• Document section:
(begin)

From ed182c2a221c403bafeb15217b6fb4a9d3041427 Mon Sep 17 00:00:00 2001
From: Leo Hemsted <leo.hemsted@digital.cabinet-office.gov.uk>
Date: Fri, 23 Oct 2020 20:01:16 +0100
Subject: [PATCH 1/2] return just the columns we need for collating letters

previously we were returning the entire ORM object. Returning columns
has a couple of benefits:

* Means we can join on to services there and then, avoiding second
  queries to get the crown status of the service later in the collate
  flow.
* Massively reduces the amount of data we return - particularly free
  text fields like personalisation that could be potentially quite big.
  5 columns rather than 26 columns.
* Minor thing, but will skip some CPU cycles as sqlalchemy will no
  longer construct an ORM object and try and keep track of changes. We
  know this function doesn't change any of the values to persist them
  back, so this is an unnecessary step from sqlalchemy.

Disadvantages are:

* The dao_get_letters_to_be_printed return interface is now much more
  tightly coupled to the get_key_and_size_of_letters_to_be_sent_to_print
  function that calls it.
---
 app/celery/letters_pdf_tasks.py                        |  6 +++---
 app/dao/notifications_dao.py                           | 10 +++++++++-
 .../app/dao/notification_dao/test_notification_dao.py  |  2 +-
 3 files changed, 13 insertions(+), 5 deletions(-)

diff --git a/app/celery/letters_pdf_tasks.py b/app/celery/letters_pdf_tasks.py
index 5f715c97d..75c2e5c62 100644
--- a/app/celery/letters_pdf_tasks.py
+++ b/app/celery/letters_pdf_tasks.py
@@ -182,15 +182,15 @@ def get_key_and_size_of_letters_to_be_sent_to_print(print_run_deadline, postage)
         try:
             letter_file_name = get_letter_pdf_filename(
                 reference=letter.reference,
-                crown=letter.service.crown,
+                crown=letter.crown,
                 created_at=letter.created_at,
-                postage=letter.postage
+                postage=postage
             )
             letter_head = s3.head_s3_object(current_app.config['LETTERS_PDF_BUCKET_NAME'], letter_file_name)
             yield {
                 "Key": letter_file_name,
                 "Size": letter_head['ContentLength'],
-                "ServiceId": str(letter.service.id)

(end)

• Tasks and exercises:
[1] In the letter-collation patch, list the keyword arguments passed to get_letter_pdf_filename.
[2] Continue the letter-collation patch from its last line.

Saved data entries:
(begin)

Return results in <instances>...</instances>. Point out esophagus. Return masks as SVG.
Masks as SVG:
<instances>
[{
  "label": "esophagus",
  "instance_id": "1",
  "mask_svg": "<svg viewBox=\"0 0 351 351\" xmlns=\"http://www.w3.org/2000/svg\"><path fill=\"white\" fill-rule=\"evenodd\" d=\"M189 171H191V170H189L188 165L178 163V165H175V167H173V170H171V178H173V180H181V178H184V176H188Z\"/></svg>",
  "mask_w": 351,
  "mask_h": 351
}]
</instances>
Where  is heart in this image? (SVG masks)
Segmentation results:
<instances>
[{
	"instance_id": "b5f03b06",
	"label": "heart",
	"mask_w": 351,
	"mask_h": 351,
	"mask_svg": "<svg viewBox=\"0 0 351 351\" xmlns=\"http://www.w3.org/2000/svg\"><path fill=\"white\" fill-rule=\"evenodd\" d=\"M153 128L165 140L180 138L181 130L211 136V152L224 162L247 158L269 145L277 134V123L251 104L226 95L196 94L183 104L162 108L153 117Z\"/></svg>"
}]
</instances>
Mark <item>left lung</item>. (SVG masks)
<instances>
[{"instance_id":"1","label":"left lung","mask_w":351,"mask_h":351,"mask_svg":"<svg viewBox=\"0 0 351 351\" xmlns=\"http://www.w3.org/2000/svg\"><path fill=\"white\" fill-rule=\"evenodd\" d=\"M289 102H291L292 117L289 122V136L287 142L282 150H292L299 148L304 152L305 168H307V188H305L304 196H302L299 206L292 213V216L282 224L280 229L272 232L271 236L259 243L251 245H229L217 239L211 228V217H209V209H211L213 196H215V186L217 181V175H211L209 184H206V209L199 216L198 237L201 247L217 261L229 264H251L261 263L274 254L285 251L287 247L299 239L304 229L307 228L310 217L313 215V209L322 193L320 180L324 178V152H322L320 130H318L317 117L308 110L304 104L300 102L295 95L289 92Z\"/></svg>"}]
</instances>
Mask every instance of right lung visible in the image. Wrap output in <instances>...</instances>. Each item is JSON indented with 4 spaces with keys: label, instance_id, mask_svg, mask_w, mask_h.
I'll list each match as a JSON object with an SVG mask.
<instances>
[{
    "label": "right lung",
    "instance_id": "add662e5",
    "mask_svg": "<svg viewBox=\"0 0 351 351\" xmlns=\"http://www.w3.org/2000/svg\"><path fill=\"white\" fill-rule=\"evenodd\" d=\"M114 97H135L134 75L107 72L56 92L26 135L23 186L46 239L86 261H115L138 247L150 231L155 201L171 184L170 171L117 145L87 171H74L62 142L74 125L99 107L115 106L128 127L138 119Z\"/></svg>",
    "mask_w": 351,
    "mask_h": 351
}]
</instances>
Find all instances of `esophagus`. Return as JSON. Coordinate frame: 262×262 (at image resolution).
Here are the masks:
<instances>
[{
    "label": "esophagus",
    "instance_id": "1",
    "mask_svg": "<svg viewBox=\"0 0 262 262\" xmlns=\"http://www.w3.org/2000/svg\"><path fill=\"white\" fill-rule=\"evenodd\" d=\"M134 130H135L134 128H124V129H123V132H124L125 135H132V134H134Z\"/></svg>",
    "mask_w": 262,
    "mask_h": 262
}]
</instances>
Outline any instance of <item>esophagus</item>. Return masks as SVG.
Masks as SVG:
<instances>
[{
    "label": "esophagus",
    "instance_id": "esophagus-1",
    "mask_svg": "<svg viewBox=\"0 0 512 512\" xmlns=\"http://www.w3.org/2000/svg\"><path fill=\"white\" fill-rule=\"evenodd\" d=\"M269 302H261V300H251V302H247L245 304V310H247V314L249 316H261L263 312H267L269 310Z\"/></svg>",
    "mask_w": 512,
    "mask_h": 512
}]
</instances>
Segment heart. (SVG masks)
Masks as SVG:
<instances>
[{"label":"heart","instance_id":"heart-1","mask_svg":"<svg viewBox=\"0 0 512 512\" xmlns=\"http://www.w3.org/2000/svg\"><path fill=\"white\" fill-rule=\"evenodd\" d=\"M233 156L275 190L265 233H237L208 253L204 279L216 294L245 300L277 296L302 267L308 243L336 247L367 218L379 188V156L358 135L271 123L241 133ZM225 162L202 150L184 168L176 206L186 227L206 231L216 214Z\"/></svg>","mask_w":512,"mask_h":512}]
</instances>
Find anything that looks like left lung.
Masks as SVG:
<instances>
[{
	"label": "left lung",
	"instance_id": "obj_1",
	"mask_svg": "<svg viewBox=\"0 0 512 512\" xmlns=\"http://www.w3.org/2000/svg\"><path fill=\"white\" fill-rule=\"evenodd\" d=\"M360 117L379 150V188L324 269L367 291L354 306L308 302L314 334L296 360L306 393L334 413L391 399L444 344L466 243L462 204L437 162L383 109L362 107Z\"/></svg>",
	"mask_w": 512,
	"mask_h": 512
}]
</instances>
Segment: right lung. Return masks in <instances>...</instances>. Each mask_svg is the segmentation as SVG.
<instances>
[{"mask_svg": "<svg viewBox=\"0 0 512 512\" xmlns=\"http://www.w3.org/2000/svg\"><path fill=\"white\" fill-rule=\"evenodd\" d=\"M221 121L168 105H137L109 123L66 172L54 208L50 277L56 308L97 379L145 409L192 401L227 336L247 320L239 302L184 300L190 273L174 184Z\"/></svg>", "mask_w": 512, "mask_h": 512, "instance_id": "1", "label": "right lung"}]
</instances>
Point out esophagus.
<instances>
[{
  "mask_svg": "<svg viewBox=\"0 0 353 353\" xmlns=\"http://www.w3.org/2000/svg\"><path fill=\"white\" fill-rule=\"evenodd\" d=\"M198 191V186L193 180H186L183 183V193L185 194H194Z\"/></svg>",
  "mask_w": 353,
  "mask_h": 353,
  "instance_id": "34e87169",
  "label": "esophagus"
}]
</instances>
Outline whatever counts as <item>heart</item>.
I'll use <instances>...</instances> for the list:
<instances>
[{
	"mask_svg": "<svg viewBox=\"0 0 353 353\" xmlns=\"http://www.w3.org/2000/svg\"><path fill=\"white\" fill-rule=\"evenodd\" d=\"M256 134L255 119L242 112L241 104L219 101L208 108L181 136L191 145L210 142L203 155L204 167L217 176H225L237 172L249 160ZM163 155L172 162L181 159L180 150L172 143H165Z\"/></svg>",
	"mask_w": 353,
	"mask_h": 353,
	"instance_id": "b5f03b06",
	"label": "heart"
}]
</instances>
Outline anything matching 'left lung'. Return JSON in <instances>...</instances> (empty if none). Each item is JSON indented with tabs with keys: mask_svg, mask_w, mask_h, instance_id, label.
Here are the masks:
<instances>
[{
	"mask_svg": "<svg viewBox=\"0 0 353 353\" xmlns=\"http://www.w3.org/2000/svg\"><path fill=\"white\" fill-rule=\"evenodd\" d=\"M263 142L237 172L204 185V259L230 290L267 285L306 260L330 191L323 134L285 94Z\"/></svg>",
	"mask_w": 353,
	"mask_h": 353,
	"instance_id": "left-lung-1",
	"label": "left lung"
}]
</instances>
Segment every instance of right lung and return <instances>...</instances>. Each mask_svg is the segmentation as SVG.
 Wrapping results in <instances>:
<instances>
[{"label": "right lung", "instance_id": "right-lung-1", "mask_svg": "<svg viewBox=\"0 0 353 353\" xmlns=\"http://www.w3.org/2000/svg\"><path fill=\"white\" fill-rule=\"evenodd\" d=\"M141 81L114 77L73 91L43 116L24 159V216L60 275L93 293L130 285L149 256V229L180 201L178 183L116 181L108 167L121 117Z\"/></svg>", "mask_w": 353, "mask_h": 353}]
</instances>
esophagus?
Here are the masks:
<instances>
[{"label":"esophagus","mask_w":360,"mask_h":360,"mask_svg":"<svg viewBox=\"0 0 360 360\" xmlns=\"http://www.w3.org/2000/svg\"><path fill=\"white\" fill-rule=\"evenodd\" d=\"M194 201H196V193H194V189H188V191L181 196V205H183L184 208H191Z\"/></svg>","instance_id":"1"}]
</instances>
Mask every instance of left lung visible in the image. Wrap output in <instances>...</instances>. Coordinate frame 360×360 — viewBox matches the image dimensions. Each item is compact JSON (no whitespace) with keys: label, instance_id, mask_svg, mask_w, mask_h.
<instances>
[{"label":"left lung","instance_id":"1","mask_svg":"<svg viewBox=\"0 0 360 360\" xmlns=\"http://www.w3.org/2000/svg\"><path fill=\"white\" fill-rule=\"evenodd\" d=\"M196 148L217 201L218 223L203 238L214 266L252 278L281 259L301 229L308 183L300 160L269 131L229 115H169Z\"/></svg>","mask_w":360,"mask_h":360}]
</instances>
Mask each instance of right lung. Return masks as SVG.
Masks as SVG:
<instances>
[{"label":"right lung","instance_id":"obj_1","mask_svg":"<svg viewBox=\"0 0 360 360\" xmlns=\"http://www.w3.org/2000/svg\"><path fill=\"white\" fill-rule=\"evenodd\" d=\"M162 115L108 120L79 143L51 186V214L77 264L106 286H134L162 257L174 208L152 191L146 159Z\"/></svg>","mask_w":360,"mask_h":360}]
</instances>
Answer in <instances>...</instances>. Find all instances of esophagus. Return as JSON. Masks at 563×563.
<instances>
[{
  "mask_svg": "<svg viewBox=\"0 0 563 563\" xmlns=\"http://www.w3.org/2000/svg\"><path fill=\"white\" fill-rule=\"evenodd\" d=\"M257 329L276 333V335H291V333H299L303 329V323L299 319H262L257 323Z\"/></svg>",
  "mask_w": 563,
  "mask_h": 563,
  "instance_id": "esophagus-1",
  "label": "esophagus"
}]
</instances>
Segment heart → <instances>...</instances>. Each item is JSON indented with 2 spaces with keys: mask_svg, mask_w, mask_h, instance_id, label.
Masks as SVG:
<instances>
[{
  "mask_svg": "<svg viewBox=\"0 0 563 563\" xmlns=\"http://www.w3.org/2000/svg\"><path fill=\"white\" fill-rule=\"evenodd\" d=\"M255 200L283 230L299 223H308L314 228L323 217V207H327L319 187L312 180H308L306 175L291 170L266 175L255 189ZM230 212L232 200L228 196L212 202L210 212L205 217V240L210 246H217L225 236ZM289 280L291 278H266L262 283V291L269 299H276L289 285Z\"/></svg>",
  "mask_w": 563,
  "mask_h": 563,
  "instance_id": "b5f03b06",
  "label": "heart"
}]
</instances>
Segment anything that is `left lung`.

(end)

• Responses to the exercise:
[1] reference, crown, created_at, postage

[2]
+                "ServiceId": str(letter.service_id)
             }
         except BotoClientError as e:
             current_app.logger.exception(
diff --git a/app/dao/notifications_dao.py b/app/dao/notifications_dao.py
index 7c8564489..5346ed63a 100644
--- a/app/dao/notifications_dao.py
+++ b/app/dao/notifications_dao.py
@@ -721,7 +721,15 @@ def dao_get_letters_to_be_printed(print_run_deadline, postage):
     """
     Return all letters created before the print run deadline that have not yet been sent
     """
-    notifications = Notification.query.filter(
+    notifications = db.session.query(
+        Notification.id,
+        Notification.created_at,
+        Notification.reference,
+        Notification.service_id,
+        Service.crown,
+    ).join(
+        Notification.service
+    ).filter(
         Notification.created_at < convert_bst_to_utc(print_run_deadline),
         Notification.notification_type == LETTER_TYPE,
         Notification.status == NOTIFICATION_CREATED,
diff --git a/tests/app/dao/notification_dao/test_notification_dao.py b/tests/app/dao/notification_dao/test_notification_dao.py
index 8b8717740..3e74ca0e9 100644
--- a/tests/app/dao/notification_dao/test_notification_dao.py
+++ b/tests/app/dao/notification_dao/test_notification_dao.py
@@ -1694,4 +1694,4 @@ def test_letters_to_be_printed_sort_by_service(notify_db_session):
 
     results = list(dao_get_letters_to_be_printed(print_run_deadline=datetime(2020, 12, 1, 17, 30), postage='second'))
     assert len(results) == 3
-    assert results == [notification_1, notification_2, notification_3]
+    assert [x.id for x in results] == [notification_1.id, notification_2.id, notification_3.id]

From 3bc3ed88b300d5648379b8380ff2f719d1abda30 Mon Sep 17 00:00:00 2001
From: Leo Hemsted <leo.hemsted@digital.cabinet-office.gov.uk>
Date: Fri, 23 Oct 2020 20:06:24 +0100
Subject: [PATCH 2/2] use yield_per instead of limit

limit means we only return 50k letters, if there are more than that for
a service we'll skip them and they won't be picked up until the next
day.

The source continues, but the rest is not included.